Population Assessment Shows Continuing Decline in Hawaiian Monk Seal

Operating from temporary field camps at Lisianski Island (pictured above) and other locales in the Northwestern Hawaiian Islands, PIFSC scientists monitor the abundance of the endangered Hawaiian monk seal. Data collected during the annual surveys indicate that the species is declining at about 4% per year across the Hawaiian Archipelago.

Staff of the PIFSC Protected Species Division (PSD) recently summarized monk seal population data collected during the 2008 field camps in the Northwestern Hawaiian Islands (NWHI) while continuing to collect data and respond to events in the main Hawaiian Islands (MHI).

In 2008, survey data from the NWHI show a continued decline of the monk seal population in the NWHI. The best estimate of total monk seal abundance at the six main subpopulation locations in 2008 was 914 seals, down 21 from the 2007 estimate of 935. The abundance trend at these sites, based upon a log-linear regression since 1998, is -4.2% per year.

The total number of pups born at all 6 sites in 2008 was 138, down 13 from 2007. This reduction was mostly accounted for by 12 fewer births at Laysan Island (28 in 2008 versus 40 in 2007). Births at the remaining sites numbered ± 3 compared to 2007. Survival of pups born in 2007 was poor (<0.50) at all sites except Laysan Island and Lisianski Island, continuing the pattern observed throughout the 6 main NWHI subpopulations in recent years. It may be that some yearling seals were alive but not seen due to reduced survey effort in 2008, especially at Pearl and Hermes Atoll and possibly Midway Island. The modestly higher survival rates observed at Laysan and Lisianski this year were likely inflated due to inclusion of yearlings sighted during early surveys (in March) that were not seen subsequently.
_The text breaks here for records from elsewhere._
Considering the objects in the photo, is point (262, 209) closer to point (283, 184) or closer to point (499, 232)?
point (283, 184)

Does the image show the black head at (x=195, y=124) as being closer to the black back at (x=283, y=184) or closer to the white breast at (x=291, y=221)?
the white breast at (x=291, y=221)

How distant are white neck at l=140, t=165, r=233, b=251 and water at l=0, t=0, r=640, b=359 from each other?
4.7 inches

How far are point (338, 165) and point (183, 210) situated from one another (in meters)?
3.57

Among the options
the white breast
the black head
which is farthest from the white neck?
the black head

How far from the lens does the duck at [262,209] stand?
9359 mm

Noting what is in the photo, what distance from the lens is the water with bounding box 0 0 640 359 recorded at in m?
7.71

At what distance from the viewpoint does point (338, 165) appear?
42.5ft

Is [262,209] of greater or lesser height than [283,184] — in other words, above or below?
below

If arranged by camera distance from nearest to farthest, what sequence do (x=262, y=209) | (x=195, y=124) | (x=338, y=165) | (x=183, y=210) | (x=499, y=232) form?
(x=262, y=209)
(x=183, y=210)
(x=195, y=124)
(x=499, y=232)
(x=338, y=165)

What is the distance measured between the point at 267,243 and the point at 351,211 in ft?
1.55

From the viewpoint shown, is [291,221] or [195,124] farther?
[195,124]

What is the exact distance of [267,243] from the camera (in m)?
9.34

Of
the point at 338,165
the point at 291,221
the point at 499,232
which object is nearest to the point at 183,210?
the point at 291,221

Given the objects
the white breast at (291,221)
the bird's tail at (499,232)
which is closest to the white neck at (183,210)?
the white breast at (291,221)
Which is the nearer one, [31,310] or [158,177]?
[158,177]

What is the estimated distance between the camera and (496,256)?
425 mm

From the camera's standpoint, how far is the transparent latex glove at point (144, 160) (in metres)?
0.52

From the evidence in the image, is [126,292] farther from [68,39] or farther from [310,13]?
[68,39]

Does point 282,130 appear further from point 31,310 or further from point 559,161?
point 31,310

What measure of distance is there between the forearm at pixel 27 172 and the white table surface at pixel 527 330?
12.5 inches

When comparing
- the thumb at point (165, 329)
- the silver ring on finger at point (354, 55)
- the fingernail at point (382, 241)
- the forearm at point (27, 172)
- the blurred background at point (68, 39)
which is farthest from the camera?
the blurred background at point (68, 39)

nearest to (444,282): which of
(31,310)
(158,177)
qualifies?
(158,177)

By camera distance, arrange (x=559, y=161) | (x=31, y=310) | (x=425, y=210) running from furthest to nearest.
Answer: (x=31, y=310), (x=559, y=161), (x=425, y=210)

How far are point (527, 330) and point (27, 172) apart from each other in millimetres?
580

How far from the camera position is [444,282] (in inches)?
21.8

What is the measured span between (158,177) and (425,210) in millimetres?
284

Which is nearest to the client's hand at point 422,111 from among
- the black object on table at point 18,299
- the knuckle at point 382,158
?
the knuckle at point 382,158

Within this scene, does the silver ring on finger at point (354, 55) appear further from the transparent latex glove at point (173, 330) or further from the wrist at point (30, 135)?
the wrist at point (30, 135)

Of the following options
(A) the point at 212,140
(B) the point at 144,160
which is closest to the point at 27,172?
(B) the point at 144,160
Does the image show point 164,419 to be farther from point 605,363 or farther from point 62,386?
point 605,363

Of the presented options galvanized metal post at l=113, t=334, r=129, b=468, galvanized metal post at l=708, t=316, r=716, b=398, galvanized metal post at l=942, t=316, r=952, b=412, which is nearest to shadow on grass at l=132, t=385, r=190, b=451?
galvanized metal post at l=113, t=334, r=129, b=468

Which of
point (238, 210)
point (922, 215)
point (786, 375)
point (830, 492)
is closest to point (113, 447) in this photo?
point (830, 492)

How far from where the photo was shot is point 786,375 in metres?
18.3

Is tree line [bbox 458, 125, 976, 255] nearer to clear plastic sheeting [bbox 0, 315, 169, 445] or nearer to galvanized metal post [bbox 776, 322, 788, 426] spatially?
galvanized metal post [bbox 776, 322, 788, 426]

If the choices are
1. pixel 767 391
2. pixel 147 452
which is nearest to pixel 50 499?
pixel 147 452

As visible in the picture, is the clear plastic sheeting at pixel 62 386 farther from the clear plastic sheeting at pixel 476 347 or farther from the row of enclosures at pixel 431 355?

Though the situation remained bleak for the six main subpopulations in the NWHI, other areas of monk seal habitat may have growing, albeit small, populations. Several counts were conducted at Nihoa Island and Necker Island in 2008, associated in part with a pup translocation study. Mean beach counts at both sites were higher in 2008 than in 2007. Notably, 49 seals (including 11 pups) were counted on land on a single day at Nihoa. While field effort at Nihoa and Necker Islands has historically been very sparse (typically 0-2 censuses per year), the 11 pups seen at Nihoa is higher than typical. That fact, coupled with an increasing trend in counts of seals on the beach, suggests the Nihoa population may be rising.

In the MHI, aerial survey counts are highest at the island of Ni´ihau. Excluding Ni´ihau due to lack of complete information, 102 seals were individually identified in the MHI in 2008, including 18 pups born on 5 islands (Kauai, Oahu, Molokai, Kaho´olawe, and the island of Hawaii). These counts represent the highest numbers of identified seals and pups documented in the MHI to date.